Exercise brief ->
Set down exactly the lines that run from the line with "Sequence these from" to the end of the data, and nothing else.
○ ○ ○ ○
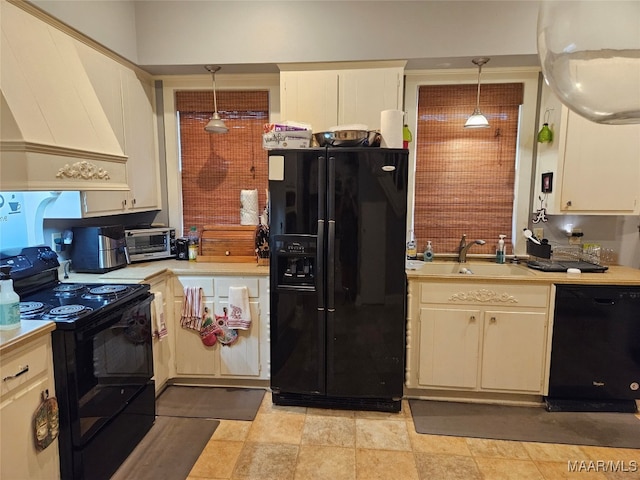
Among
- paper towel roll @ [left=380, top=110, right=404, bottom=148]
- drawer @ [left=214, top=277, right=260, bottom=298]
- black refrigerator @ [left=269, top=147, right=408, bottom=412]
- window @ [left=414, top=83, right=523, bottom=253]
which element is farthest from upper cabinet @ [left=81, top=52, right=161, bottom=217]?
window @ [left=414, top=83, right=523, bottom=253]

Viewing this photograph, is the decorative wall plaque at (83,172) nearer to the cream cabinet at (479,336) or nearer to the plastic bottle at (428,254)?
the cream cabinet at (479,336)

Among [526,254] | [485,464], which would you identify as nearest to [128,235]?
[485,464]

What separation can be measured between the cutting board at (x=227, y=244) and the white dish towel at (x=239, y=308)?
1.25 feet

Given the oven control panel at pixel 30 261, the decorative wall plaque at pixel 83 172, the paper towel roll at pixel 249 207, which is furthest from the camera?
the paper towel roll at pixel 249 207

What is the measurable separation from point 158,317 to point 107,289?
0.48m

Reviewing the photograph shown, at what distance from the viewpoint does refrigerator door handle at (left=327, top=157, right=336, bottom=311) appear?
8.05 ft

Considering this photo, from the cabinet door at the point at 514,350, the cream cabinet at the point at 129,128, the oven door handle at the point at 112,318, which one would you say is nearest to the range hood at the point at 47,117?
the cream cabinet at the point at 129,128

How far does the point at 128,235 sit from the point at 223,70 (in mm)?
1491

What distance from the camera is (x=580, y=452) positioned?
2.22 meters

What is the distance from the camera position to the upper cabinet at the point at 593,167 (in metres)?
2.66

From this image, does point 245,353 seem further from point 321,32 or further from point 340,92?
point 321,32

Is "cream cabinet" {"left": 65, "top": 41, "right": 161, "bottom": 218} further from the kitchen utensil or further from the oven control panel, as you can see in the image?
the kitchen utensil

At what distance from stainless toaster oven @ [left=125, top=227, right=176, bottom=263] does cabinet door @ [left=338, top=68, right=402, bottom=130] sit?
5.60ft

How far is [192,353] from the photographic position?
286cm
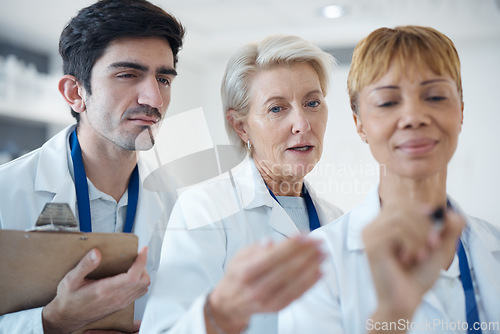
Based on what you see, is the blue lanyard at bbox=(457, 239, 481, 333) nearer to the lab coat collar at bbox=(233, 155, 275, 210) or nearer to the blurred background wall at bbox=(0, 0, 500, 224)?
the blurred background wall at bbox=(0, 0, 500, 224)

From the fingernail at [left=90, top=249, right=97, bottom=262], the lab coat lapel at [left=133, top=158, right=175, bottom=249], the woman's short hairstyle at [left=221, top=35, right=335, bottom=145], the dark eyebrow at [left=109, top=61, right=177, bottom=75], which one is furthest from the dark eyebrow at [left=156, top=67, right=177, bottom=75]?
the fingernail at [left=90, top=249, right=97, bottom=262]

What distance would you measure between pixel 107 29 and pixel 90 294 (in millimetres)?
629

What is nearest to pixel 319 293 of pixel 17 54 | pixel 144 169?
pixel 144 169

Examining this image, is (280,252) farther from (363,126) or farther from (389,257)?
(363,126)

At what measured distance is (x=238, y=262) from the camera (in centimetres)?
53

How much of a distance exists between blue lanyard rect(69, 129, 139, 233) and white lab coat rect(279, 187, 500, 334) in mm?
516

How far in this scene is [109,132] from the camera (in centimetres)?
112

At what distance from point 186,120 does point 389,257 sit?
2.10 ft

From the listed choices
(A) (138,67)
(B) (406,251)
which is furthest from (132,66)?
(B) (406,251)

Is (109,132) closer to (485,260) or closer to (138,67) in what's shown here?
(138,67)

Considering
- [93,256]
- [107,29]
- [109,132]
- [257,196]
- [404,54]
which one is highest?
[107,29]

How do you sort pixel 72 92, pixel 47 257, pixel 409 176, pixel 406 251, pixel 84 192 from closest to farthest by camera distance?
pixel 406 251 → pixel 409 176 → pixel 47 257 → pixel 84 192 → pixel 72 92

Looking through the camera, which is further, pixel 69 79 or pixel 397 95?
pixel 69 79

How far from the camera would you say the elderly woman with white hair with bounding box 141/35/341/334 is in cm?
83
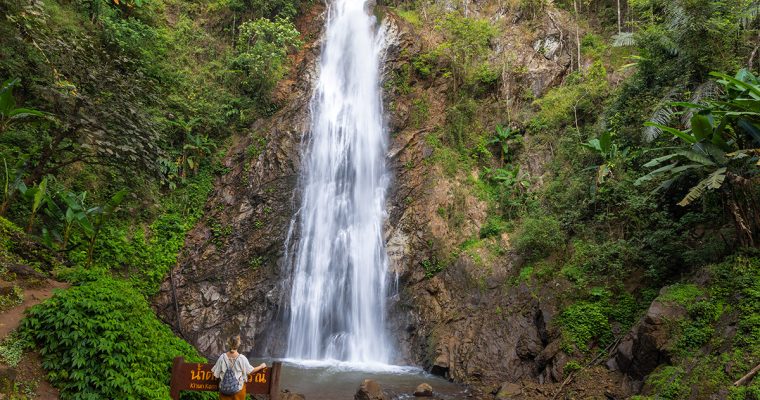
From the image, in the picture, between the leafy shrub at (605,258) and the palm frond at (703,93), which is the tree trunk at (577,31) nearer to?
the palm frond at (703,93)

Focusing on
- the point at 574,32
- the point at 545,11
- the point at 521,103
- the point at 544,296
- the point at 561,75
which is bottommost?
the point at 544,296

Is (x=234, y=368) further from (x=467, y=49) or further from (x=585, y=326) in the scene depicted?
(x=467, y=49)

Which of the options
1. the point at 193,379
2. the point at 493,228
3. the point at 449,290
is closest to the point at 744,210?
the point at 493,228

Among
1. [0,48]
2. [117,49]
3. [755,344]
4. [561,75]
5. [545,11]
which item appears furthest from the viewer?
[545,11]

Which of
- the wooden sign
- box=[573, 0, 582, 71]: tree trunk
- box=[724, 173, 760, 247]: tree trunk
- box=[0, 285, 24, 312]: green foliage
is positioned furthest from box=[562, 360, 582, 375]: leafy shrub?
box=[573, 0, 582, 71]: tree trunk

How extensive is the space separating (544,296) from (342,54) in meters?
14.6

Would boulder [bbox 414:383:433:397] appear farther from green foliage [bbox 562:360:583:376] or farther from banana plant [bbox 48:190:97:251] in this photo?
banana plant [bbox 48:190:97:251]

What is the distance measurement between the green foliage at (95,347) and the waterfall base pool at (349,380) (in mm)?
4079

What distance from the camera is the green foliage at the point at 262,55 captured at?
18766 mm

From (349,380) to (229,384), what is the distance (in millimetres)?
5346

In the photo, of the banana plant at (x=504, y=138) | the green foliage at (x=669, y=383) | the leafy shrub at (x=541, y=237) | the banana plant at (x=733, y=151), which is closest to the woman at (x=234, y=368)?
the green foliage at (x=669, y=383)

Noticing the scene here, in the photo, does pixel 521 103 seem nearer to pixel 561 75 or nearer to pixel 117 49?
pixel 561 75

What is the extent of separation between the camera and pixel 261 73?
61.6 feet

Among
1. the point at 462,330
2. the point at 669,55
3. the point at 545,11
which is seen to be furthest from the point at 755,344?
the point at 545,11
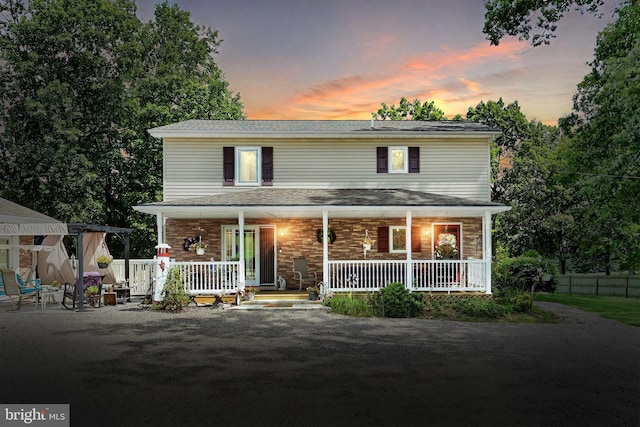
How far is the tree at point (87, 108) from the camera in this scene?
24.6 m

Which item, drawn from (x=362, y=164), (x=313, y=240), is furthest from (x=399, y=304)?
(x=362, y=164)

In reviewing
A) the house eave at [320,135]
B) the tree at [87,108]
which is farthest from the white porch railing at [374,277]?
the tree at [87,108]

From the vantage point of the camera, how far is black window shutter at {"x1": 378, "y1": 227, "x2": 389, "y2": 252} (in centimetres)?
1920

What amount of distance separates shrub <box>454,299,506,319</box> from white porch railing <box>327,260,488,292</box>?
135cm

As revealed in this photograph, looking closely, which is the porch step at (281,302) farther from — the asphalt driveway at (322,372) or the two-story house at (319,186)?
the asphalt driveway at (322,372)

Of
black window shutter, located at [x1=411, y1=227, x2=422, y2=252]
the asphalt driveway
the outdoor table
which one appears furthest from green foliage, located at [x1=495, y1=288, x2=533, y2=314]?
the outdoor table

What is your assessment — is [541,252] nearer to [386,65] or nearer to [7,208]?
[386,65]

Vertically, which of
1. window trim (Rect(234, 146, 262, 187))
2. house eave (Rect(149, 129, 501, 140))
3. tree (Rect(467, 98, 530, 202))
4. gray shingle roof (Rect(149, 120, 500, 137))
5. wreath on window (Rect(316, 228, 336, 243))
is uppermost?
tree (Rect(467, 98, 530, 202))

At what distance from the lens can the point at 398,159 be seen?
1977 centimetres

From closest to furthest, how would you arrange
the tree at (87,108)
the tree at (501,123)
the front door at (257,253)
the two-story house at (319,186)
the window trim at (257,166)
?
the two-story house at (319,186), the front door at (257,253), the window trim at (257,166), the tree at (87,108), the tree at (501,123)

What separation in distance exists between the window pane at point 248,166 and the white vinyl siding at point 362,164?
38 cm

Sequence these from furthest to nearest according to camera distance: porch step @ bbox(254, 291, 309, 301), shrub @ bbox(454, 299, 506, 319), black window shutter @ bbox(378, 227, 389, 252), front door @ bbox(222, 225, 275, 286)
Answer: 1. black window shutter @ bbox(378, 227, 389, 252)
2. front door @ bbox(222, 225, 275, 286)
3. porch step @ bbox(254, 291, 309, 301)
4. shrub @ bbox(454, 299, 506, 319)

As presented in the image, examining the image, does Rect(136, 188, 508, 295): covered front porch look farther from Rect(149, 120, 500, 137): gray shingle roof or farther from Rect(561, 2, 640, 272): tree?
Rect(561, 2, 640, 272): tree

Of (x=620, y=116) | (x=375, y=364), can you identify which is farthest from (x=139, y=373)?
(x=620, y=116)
○ ○ ○ ○
Result for this exercise ->
Sequence these from furthest to nearest according to camera distance: porch step @ bbox(254, 291, 309, 301), shrub @ bbox(454, 299, 506, 319), black window shutter @ bbox(378, 227, 389, 252), front door @ bbox(222, 225, 275, 286)
Answer: 1. black window shutter @ bbox(378, 227, 389, 252)
2. front door @ bbox(222, 225, 275, 286)
3. porch step @ bbox(254, 291, 309, 301)
4. shrub @ bbox(454, 299, 506, 319)

As presented in the image, examining the image, does Rect(136, 188, 508, 295): covered front porch look farther from Rect(149, 120, 500, 137): gray shingle roof or farther from Rect(561, 2, 640, 272): tree?
Rect(561, 2, 640, 272): tree

Of (x=620, y=116) | (x=375, y=364), can you identify which is farthest from (x=139, y=373)?
(x=620, y=116)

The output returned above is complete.